Show every line of the records below that contains the word "metal".
** BEGIN **
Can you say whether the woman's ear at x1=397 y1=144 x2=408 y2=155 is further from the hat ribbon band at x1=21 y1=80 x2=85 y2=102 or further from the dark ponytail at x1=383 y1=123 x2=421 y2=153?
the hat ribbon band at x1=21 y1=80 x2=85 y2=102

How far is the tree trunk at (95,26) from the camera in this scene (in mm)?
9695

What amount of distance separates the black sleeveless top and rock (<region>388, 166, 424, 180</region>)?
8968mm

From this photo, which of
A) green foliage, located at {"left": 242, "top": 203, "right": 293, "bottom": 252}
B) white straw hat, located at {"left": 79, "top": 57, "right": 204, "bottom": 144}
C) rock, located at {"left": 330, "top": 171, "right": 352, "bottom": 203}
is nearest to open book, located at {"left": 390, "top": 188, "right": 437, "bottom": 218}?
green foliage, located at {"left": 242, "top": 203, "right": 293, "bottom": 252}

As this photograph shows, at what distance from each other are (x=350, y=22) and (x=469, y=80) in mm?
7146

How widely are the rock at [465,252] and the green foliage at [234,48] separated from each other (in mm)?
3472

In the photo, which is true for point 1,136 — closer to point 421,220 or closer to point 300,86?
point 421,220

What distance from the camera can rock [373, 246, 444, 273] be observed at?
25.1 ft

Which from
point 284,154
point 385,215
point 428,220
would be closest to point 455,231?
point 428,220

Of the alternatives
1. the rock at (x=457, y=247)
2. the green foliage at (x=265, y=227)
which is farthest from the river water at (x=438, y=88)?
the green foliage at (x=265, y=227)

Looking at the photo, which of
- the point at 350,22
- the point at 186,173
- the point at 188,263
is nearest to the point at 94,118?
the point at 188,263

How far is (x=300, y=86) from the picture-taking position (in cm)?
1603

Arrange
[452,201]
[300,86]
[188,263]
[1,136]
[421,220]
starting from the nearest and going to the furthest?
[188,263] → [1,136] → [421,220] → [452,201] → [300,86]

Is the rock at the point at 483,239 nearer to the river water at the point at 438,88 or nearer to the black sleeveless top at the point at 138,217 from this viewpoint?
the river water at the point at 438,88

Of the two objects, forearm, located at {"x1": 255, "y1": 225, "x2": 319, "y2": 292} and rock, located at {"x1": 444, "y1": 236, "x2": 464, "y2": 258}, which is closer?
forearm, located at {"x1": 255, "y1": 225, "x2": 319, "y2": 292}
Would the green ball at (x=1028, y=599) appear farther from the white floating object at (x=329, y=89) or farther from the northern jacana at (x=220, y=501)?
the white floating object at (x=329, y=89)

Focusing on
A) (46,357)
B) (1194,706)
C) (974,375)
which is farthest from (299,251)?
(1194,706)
** END **
** BEGIN **
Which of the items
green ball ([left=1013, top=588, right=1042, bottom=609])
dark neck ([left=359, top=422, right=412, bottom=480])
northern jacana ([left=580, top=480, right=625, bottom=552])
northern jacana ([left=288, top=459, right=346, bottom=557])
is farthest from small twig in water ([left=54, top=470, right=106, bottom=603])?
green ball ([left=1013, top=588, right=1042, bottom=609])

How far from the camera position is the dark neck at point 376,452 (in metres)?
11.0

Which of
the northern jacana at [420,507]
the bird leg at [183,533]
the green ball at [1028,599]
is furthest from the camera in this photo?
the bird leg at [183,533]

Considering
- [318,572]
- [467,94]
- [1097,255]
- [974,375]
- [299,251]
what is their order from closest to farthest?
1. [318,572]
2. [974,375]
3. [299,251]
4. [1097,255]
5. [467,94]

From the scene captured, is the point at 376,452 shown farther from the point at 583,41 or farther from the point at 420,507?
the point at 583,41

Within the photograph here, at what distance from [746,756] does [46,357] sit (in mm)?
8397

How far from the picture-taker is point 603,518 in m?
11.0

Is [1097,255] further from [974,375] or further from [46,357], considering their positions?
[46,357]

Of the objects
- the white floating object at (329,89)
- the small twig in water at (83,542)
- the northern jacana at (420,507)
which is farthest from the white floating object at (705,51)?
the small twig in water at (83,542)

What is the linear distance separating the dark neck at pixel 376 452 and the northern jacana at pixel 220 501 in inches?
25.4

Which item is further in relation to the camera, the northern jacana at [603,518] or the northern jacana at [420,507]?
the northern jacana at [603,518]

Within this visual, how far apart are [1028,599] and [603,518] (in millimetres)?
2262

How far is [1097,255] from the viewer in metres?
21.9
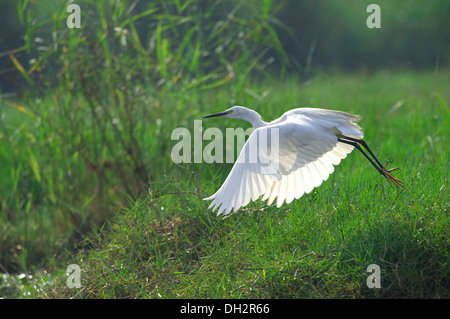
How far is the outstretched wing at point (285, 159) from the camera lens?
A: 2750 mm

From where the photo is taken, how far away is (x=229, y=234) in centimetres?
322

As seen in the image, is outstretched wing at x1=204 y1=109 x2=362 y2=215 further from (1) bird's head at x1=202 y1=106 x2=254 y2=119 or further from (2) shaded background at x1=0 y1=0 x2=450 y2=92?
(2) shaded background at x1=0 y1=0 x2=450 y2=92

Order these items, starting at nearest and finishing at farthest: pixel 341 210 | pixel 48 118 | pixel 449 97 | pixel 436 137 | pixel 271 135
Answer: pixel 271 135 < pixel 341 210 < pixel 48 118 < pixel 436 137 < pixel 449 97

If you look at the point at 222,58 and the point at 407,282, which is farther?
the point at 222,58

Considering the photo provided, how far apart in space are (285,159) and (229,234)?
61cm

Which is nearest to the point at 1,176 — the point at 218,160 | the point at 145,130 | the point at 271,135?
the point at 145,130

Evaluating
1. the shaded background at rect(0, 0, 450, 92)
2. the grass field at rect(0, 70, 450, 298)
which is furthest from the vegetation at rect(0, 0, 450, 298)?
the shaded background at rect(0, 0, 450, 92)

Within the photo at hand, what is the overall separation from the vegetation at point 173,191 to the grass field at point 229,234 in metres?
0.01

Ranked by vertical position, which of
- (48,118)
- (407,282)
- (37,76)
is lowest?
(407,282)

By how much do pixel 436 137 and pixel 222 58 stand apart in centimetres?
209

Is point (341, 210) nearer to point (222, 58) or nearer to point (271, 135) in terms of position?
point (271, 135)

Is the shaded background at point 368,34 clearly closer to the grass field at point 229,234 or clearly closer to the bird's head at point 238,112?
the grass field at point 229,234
** END **
** BEGIN **
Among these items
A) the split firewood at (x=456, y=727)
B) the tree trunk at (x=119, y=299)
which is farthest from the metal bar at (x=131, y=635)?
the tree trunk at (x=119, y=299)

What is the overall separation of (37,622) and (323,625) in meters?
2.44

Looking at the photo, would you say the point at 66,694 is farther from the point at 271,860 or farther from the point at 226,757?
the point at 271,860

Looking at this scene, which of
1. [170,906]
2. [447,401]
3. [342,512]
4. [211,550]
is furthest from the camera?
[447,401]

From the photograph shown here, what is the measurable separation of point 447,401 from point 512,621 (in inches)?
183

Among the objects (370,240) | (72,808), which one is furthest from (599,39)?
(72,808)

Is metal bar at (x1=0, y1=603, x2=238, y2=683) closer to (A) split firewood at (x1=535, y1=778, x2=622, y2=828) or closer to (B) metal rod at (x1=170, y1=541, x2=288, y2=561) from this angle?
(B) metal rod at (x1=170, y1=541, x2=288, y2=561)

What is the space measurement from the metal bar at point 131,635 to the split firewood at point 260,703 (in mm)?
** END **
Answer to this task.
which is farthest from the metal bar at (x=131, y=635)?
Is metal bar at (x1=0, y1=603, x2=238, y2=683) closer to (A) split firewood at (x1=535, y1=778, x2=622, y2=828) or closer to (B) metal rod at (x1=170, y1=541, x2=288, y2=561) from this angle?
(B) metal rod at (x1=170, y1=541, x2=288, y2=561)
What is the space measurement from the metal bar at point 131,635 to the split firewood at point 260,703 (in mm)?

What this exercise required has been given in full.